**LESETEXT**:
┌────────

Protokoll der Sitzung vom 15.03.2006

(Vereinzelt Beifall bei der FDP – Beifall des Abg. Prof. Dr. Peter Porsch, Linksfraktion.PDS)

Herr Jurk hat selbst gesagt, wie er sich in seiner Partei dafür eingesetzt hat. Wir wollen nichts anderes, als dass wir als Landtag des Freistaates Sachsen die Regierung auffordern, dies auch weiterhin zu tun. Ich kann mir nicht vorstellen, Frau Hermenau, wie man ernsthaft dagegen sein kann.

Vielen Dank.

(Vereinzelt Beifall bei der FDP – Beifall des Abg. Prof. Dr. Peter Porsch, Linksfraktion.PDS – Zuruf der Abg. Antje Hermenau, GRÜNE)

Das zweite Schlusswort hat Frau Mattern für die Linksfraktion.PDS. Bitte.

└────────

**ZU PRÜFENDE DATEN**:
┌────────

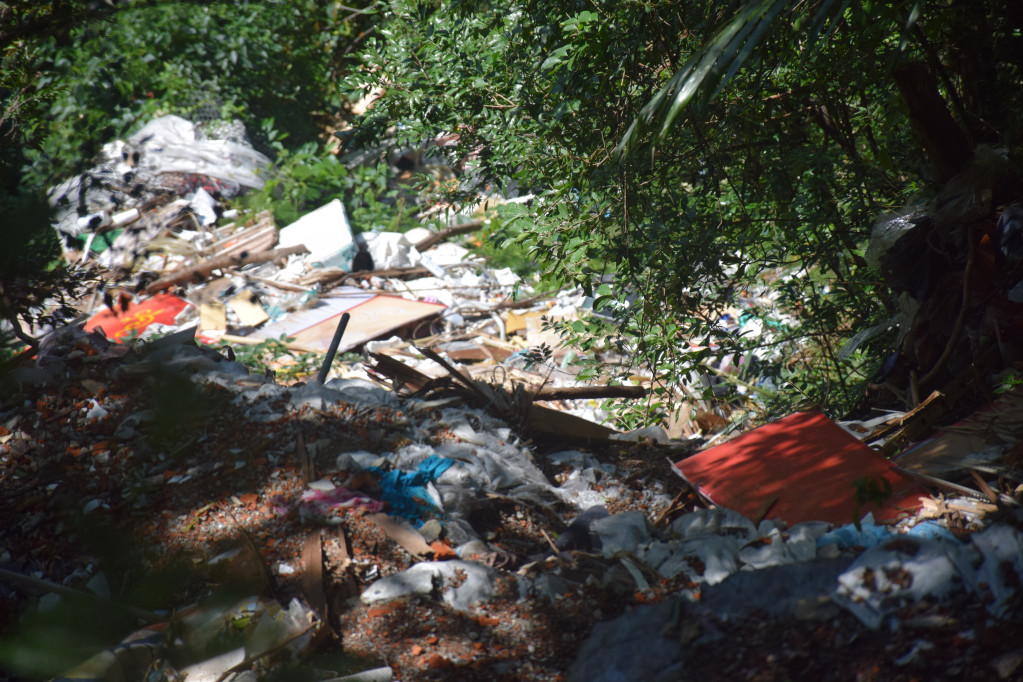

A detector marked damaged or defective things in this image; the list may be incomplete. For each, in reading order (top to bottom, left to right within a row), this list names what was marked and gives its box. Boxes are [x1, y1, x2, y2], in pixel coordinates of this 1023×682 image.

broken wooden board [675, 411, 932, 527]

└────────
┌────────

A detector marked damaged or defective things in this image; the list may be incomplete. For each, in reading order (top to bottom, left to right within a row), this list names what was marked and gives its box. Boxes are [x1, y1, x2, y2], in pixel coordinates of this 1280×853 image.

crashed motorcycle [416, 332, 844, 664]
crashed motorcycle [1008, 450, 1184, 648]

└────────
┌────────

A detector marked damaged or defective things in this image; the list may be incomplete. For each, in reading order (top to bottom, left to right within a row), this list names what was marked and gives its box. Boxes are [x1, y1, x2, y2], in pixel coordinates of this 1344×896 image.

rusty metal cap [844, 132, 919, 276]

└────────

**AUFGABENSTELLUNG 1**: Übertragen Sie aus dem Protokollauszug wortgetreu die Passage, die mit "Herr Jurk hat" beginnt und bis einschließlich "Vielen Dank." reicht.
**AUFGABENSTELLUNG 2**:
Beantworten Sie anhand des Protokollauszugs folgende Fragen:
(a) Von welchem Datum stammt die protokollierte Sitzung?
(b) Wer erhält das zweite Schlusswort, und für welche Fraktion?
(c) Welcher Abgeordnete der Linksfraktion.PDS spendet Beifall?
**AUFGABENSTELLUNG 3**: Fassen Sie den Protokollauszug in zwei Sätzen zusammen.

**ANTWORT 1**:
Herr Jurk hat selbst gesagt, wie er sich in seiner Partei dafür eingesetzt hat. Wir wollen nichts anderes, als dass wir als Landtag des Freistaates Sachsen die Regierung auffordern, dies auch weiterhin zu tun. Ich kann mir nicht vorstellen, Frau Hermenau, wie man ernsthaft dagegen sein kann.

Vielen Dank.

**ANTWORT 2**:
(a) Vom 15.03.2006.
(b) Frau Mattern, für die Linksfraktion.PDS.
(c) Prof. Dr. Peter Porsch.

**ANTWORT 3**: In der Sitzung vom 15.03.2006 wird darauf verwiesen, dass Herr Jurk sich nach eigener Aussage in seiner Partei dafür eingesetzt hat, und es wird gefordert, dass der Landtag des Freistaates Sachsen die Regierung auffordert, dies weiterhin zu tun. Gegenüber Frau Hermenau wird Unverständnis darüber geäußert, wie man ernsthaft dagegen sein könne, bevor Frau Mattern für die Linksfraktion.PDS das zweite Schlusswort erhält.